2. Materials and Methods

The GenomeNet Virus-Host Database [10] organizes TaxID based links between viruses and their hosts. We first extracted natural host and laboratory host information from RefSeq viral genome entries (“source” features) and from protein sequence entries in UniProtKB (“OX—organism taxonomy cross-reference” and “OH—organism host” entry lines). RefSeq free text to TaxID mapping was manually curated (error correction and disambiguation), and for viral genome entries that lacked relevant host data, we collected host information by surveying the literature. In some cases, we referred to viral species names (or virus names) to reach host information as some of these names contain host names (e.g., Apple mosaic virus). Finally, the Virus-Host Database provides links to external reference resources such as ViralZone [11], the NCBI taxonomy database, the Kyoto Encyclopedia of Genes and Genomes database [12], and the International Committee on Taxonomy of Viruses database [13].

3. Results and Discussion

Currently, about 38% of the total viral entries in the Virus-Host Database are manually curated. These curated entries can be distinguished from automatically created entries by the “Evidence” line in the individual viral entry page of the database. Manually curated entries contain “Literature” and/or “Other” keyword depending on the type of evidence for known virus-host relationships, whereas automatically created entries contain “RefSeq” and/or “UniProt”. The number of viral genomes, host taxonomy and host genome sequence availability are summarized in Figure 1. To illustrate how the paired taxonomic information could be used in computational genome analysis, here we present two broad scale analyses spanning the full range of sequenced prokaryotic viruses with known hosts.
Figure 1

GenomeNet Virus-Host Database. (a) Comparison of the number of viral genomes with host information in different databases; (b) Number of viral genomes in the Virus-Host Database across different groups of viruses with information of host taxonomic domain; (c) Number of viruses in the Virus-Host Database with or without links to host genomic sequence data.

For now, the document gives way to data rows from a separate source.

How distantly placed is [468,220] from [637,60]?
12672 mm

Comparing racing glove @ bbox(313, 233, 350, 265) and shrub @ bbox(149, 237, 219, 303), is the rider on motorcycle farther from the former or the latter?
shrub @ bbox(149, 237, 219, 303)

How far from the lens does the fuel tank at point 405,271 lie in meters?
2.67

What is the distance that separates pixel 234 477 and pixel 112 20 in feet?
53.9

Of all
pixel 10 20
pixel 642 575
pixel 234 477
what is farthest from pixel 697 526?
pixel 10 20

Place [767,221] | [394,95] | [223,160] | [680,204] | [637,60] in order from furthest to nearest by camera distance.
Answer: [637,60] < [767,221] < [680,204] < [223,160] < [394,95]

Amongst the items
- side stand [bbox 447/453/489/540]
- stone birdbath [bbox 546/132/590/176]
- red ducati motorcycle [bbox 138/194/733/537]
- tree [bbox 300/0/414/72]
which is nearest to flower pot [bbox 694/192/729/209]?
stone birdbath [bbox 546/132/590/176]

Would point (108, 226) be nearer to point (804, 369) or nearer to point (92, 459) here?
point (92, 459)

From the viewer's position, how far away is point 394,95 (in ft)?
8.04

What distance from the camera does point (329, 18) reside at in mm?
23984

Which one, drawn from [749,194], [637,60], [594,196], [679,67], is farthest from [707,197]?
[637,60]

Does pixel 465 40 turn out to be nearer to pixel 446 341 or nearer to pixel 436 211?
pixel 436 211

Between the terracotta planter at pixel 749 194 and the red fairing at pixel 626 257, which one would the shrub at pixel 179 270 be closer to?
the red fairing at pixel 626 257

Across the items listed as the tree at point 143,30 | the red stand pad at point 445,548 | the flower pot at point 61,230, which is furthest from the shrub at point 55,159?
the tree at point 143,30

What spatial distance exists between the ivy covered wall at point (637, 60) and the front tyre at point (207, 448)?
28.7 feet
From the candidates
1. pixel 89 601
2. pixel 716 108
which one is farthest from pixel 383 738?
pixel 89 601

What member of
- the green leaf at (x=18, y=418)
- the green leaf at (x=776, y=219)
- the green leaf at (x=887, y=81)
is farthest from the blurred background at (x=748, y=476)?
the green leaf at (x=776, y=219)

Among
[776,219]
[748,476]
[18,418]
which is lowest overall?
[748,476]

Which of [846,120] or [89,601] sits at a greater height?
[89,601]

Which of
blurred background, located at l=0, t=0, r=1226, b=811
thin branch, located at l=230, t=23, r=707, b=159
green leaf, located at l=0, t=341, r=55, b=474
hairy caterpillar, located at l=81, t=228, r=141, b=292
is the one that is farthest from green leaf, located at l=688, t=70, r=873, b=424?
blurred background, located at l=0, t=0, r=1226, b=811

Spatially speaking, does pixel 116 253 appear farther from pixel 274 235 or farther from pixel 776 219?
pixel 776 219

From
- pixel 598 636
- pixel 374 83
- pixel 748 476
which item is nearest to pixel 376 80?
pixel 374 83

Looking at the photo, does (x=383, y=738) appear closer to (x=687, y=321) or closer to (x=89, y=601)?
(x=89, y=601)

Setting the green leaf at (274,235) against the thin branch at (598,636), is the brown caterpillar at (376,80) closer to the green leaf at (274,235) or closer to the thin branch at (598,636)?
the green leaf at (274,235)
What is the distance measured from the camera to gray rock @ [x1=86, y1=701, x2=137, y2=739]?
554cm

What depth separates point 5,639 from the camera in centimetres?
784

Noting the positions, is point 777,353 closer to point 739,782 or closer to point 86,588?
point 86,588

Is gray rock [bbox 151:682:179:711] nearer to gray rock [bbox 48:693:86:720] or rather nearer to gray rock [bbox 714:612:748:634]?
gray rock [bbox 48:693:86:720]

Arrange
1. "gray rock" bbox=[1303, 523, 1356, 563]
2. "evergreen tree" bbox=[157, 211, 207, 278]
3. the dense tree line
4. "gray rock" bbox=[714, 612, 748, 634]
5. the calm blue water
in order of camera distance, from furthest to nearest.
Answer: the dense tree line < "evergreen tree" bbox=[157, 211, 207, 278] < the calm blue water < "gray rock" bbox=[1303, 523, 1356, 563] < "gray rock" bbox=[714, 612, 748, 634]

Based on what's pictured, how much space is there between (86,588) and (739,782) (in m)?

First, we examined the genomic G+C% (Figure 2). The results showed significant correlations in the genomic G+C% between viruses and their hosts across different groups of viruses, being consistent with previous observations [14]. Since host organisms provide a variety of molecular building blocks and machinery required for viral reproduction, the nucleotide compositions of viruses can reflect the adaptation to their surrounding cellular environments or to host machinery. The correlation was weaker for Myoviridae (r = 0.755) than for other Caudovirales (Siphoviridae, r = 0.969; Podoviridae, r = 0.892) (Figure 2a), which could be explained by the existence of broad host range myoviruses encoding tRNA genes [15]. Indeed, when we analyzed myoviruses without tRNA genes, we obtained a higher correlation coefficient (r = 0.945).
Figure 2

Viral and host genomic G + C content. Genomic G+C% for 746 virus-host genome pairs for Caudovirales (a) and 51 other prokaryotic viruses (b) are plotted. Pearson’s correlation coefficients are as follows: Myoviridae: r = 0.755, p = 2.73 × 10−39, n = 206; Myoviridae without tRNA genes: r = 0.945, p = 2.12 × 10−32, n = 65; Myoviridae with tRNA genes: r = 0.703, p = 2.67 × 10−22, n = 141; Podoviridae: r = 0.892, p = 1.63 × 10−40, n = 114; Siphoviridae: r = 0.969, p = 9.94 × 10−261, n = 426; Other bacteriophages: r = 0.864, p = 2.09 × 10−14, n = 45; Archaeal viruses: r = 0.931, p = 6.99 × 10−3, n = 6. Lines in the plot areas indicate linear regressions by the least squares method.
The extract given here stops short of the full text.